§ **TASK DIRECTIONS**
Copy out the listing that follows, exactly, without its pictures.

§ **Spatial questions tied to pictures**

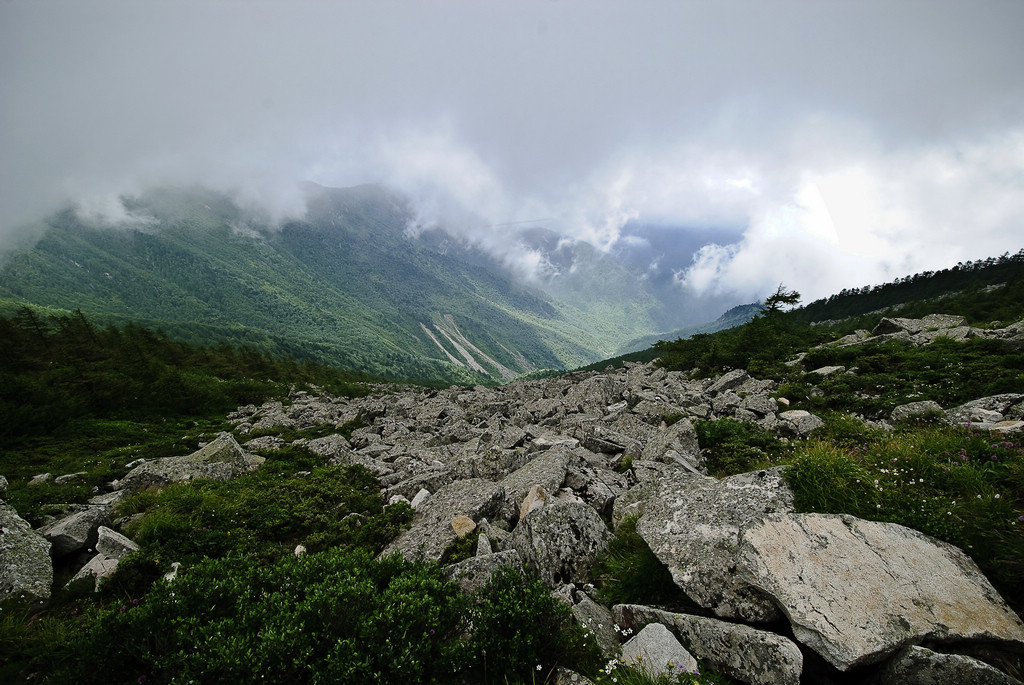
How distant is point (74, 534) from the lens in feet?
29.0

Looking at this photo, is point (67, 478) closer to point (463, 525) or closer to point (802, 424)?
point (463, 525)

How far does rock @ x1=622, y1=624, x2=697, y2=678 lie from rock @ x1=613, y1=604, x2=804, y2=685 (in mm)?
207

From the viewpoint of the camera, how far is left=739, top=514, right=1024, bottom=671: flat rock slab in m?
3.93

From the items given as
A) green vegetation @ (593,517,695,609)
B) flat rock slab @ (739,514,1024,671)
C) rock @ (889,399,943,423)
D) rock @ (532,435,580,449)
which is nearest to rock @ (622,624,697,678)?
green vegetation @ (593,517,695,609)

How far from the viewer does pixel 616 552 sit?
6508 millimetres

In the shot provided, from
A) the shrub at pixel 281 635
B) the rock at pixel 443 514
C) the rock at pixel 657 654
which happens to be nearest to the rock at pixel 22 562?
the shrub at pixel 281 635

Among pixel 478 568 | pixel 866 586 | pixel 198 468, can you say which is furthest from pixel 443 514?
pixel 198 468

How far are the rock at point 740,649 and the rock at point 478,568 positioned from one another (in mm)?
2364

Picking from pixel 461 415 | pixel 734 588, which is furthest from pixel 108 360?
pixel 734 588

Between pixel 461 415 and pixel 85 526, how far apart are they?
18.3m

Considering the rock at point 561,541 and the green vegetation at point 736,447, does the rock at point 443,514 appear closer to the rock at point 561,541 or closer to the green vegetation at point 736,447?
the rock at point 561,541

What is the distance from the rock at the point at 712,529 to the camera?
15.2ft

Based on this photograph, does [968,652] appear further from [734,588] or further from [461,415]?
[461,415]

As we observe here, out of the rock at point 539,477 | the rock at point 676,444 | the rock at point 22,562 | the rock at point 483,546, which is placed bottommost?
the rock at point 22,562
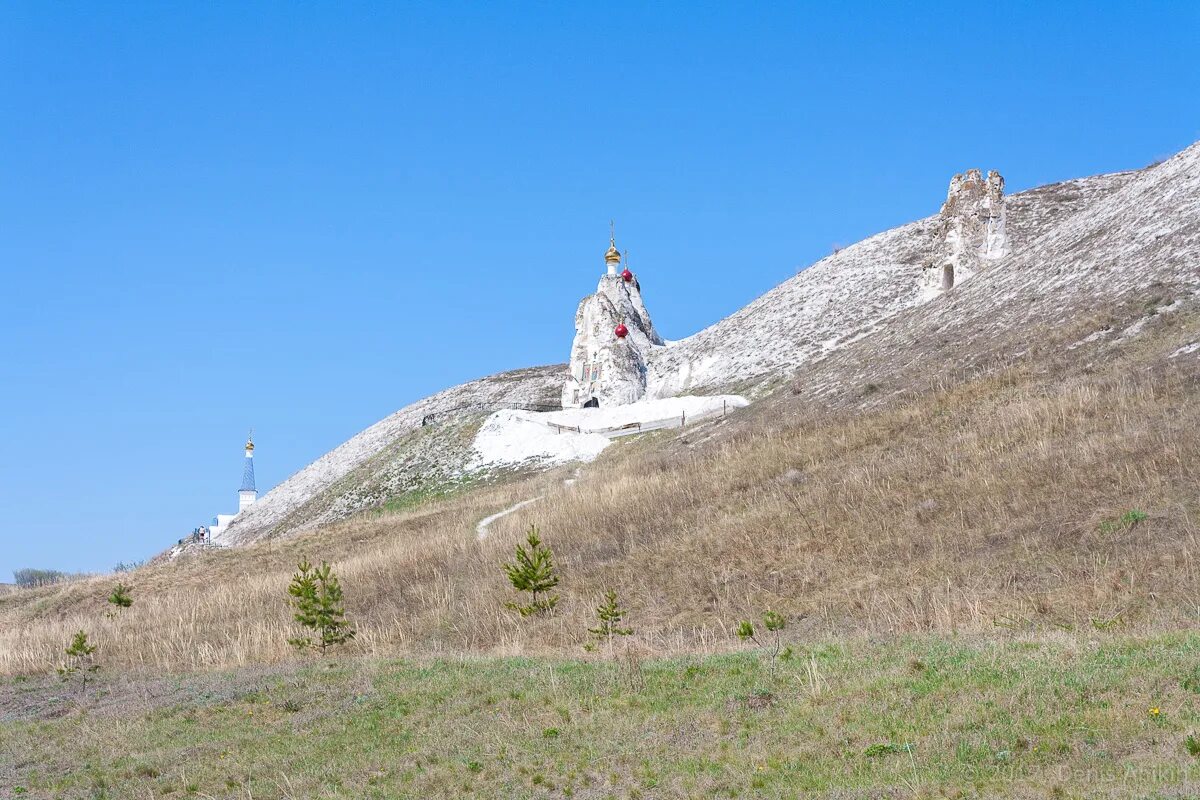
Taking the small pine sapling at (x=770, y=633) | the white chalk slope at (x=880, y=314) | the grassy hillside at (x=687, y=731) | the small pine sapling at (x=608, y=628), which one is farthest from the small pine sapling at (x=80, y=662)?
the white chalk slope at (x=880, y=314)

§ **TASK RESULT**
How distant is point (74, 534) from the lens in feet?
29.0

Looking at this photo, is point (67, 478) closer to point (463, 525) or closer to point (802, 424)?
point (463, 525)

How far does rock @ x1=622, y1=624, x2=697, y2=678 lie from rock @ x1=613, y1=604, x2=804, y2=685 (in mm)?
207

From the viewpoint of the camera, how far is left=739, top=514, right=1024, bottom=671: flat rock slab in m?
3.93

From the items given as
A) green vegetation @ (593,517,695,609)
B) flat rock slab @ (739,514,1024,671)
C) rock @ (889,399,943,423)
D) rock @ (532,435,580,449)
which is nearest to rock @ (622,624,697,678)?
green vegetation @ (593,517,695,609)

How far from the viewer does pixel 616 552 sit?
6508 millimetres

In the shot provided, from
A) the shrub at pixel 281 635
B) the rock at pixel 443 514
C) the rock at pixel 657 654
which happens to be nearest to the rock at pixel 22 562?
the shrub at pixel 281 635

Among pixel 478 568 | pixel 866 586 | pixel 198 468, can you say which is furthest from pixel 443 514?
pixel 198 468

How far are the rock at point 740,649 and the rock at point 478,568 positioned from one another (in mm)?
2364

Picking from pixel 461 415 | pixel 734 588, which is furthest from pixel 108 360?
pixel 734 588

Between pixel 461 415 and pixel 85 526, how far apart are they?
18.3m

Considering the rock at point 561,541 and the green vegetation at point 736,447, does the rock at point 443,514 appear closer to the rock at point 561,541 or closer to the green vegetation at point 736,447?
the rock at point 561,541

What is the distance from the rock at the point at 712,529 to the camera?
15.2ft

Based on this photograph, does [968,652] appear further from [734,588] or further from [461,415]?
[461,415]

As we observe here, out of the rock at point 539,477 | the rock at point 676,444 | the rock at point 22,562 | the rock at point 483,546, which is placed bottommost?
the rock at point 22,562
Taking the small pine sapling at (x=770, y=633) | the white chalk slope at (x=880, y=314) | the grassy hillside at (x=687, y=731) | the small pine sapling at (x=608, y=628), which one is farthest from the small pine sapling at (x=80, y=662)?
the white chalk slope at (x=880, y=314)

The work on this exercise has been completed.